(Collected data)
═══

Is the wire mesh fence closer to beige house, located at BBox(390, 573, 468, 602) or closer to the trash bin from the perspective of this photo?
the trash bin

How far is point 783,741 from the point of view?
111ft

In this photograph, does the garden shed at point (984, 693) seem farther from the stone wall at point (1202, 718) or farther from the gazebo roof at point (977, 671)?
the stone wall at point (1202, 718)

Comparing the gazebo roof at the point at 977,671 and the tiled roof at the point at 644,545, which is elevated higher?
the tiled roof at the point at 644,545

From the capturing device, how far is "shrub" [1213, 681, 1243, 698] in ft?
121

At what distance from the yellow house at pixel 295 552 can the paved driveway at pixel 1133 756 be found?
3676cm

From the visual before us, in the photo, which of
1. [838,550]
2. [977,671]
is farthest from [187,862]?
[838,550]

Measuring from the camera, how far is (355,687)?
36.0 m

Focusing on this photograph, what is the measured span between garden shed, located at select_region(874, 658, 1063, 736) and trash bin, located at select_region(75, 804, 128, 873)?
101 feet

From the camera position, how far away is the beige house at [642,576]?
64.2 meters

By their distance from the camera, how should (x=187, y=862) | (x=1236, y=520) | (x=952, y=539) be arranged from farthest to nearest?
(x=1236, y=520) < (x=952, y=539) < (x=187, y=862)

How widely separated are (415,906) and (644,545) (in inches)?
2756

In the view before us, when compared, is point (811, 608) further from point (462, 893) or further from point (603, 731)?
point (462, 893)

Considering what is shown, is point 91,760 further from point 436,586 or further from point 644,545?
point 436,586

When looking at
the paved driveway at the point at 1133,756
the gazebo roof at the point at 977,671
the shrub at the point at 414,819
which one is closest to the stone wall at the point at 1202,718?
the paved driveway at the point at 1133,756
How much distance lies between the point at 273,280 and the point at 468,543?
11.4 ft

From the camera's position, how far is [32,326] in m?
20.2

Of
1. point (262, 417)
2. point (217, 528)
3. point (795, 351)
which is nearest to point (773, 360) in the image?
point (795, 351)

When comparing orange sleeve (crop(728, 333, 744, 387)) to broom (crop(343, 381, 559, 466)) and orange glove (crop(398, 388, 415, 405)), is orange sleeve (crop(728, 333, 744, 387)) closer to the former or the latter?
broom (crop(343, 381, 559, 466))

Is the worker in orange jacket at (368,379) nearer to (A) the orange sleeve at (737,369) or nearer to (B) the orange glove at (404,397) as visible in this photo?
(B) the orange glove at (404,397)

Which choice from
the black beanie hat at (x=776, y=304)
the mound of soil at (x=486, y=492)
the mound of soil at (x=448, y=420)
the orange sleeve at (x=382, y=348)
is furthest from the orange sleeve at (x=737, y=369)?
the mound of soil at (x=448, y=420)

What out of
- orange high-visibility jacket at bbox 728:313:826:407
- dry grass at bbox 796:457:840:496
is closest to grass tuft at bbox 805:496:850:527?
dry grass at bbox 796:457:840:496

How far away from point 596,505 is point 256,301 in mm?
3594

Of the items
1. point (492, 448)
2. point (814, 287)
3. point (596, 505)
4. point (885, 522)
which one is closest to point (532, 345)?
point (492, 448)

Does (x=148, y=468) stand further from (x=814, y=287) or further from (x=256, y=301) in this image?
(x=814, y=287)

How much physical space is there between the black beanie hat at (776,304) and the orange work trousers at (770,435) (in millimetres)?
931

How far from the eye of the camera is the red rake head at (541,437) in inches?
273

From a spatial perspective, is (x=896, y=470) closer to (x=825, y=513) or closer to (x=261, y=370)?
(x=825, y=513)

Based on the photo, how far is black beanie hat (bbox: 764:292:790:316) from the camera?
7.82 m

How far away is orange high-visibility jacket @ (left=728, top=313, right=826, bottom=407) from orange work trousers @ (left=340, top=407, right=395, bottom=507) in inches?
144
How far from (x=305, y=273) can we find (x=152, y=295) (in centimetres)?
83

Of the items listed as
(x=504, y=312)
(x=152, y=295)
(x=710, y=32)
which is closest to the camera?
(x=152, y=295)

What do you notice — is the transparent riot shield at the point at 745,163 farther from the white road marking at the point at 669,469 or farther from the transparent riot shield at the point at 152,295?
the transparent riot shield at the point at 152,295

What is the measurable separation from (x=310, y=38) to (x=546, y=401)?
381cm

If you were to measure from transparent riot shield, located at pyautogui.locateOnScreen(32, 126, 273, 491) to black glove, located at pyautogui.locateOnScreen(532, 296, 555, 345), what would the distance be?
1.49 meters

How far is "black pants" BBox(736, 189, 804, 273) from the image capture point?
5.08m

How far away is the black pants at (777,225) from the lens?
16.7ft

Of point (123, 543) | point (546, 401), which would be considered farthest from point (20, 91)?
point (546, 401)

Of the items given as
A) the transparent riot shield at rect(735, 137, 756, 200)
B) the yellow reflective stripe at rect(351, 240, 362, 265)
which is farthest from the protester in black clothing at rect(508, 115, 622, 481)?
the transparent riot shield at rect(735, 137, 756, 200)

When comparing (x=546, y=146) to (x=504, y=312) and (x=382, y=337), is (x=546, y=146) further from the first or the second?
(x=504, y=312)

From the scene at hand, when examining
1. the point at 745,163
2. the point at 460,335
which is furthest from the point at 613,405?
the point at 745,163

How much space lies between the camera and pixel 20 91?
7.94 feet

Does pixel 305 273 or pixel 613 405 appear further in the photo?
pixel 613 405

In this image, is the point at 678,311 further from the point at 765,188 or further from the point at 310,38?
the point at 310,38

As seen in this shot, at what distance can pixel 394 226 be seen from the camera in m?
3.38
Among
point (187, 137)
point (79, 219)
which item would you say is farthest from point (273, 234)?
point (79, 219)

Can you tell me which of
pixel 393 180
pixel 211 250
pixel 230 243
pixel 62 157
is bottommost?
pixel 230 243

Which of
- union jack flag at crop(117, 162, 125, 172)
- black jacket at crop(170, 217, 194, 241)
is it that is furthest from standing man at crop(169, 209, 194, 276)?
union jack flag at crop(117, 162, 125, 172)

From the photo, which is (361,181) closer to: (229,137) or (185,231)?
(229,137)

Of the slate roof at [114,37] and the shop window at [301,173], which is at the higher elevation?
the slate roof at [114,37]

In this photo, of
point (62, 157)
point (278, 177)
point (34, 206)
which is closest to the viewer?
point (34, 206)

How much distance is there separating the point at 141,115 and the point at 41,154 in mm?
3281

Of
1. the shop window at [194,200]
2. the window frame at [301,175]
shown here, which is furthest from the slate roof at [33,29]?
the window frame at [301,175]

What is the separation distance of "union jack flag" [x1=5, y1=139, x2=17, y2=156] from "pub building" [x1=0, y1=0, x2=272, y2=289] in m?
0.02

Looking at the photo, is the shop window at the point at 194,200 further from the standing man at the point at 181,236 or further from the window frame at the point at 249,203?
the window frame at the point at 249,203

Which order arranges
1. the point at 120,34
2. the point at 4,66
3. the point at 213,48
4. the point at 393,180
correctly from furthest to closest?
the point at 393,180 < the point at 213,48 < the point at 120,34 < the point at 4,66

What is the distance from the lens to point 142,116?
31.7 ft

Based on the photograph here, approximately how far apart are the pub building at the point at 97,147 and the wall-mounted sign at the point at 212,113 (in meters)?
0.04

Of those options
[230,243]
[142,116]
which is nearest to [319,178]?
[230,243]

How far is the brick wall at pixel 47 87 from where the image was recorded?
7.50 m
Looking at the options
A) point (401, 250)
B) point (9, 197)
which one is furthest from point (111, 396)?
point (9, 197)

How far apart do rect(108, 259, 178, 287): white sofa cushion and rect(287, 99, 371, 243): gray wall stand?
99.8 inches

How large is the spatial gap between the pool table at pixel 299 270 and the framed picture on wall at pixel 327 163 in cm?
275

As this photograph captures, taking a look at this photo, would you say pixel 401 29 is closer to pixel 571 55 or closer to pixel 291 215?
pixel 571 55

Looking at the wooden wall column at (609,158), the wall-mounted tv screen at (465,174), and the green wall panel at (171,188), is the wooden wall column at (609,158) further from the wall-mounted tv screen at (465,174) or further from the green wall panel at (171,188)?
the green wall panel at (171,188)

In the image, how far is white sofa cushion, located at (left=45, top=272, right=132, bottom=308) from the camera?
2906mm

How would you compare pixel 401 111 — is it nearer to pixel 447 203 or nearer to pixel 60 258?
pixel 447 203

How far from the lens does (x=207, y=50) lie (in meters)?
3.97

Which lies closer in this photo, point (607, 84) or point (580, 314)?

═══

Exercise instructions:
Emit verbatim the lines running from the one with "Looking at the wooden" through the last line of the data, both endpoints inclusive.

Exercise result:
Looking at the wooden wall column at (609,158), the wall-mounted tv screen at (465,174), and the green wall panel at (171,188), is the wooden wall column at (609,158) further from the wall-mounted tv screen at (465,174) or further from the green wall panel at (171,188)?
the green wall panel at (171,188)

In the image, how far is white sofa cushion, located at (left=45, top=272, right=132, bottom=308) from the camera?
2906mm

How would you compare pixel 401 111 — is it nearer to pixel 447 203 or nearer to pixel 60 258?
pixel 447 203

How far from the lens does (x=207, y=50) lie (in meters)?
3.97

Which lies closer in this photo, point (607, 84) or point (580, 314)?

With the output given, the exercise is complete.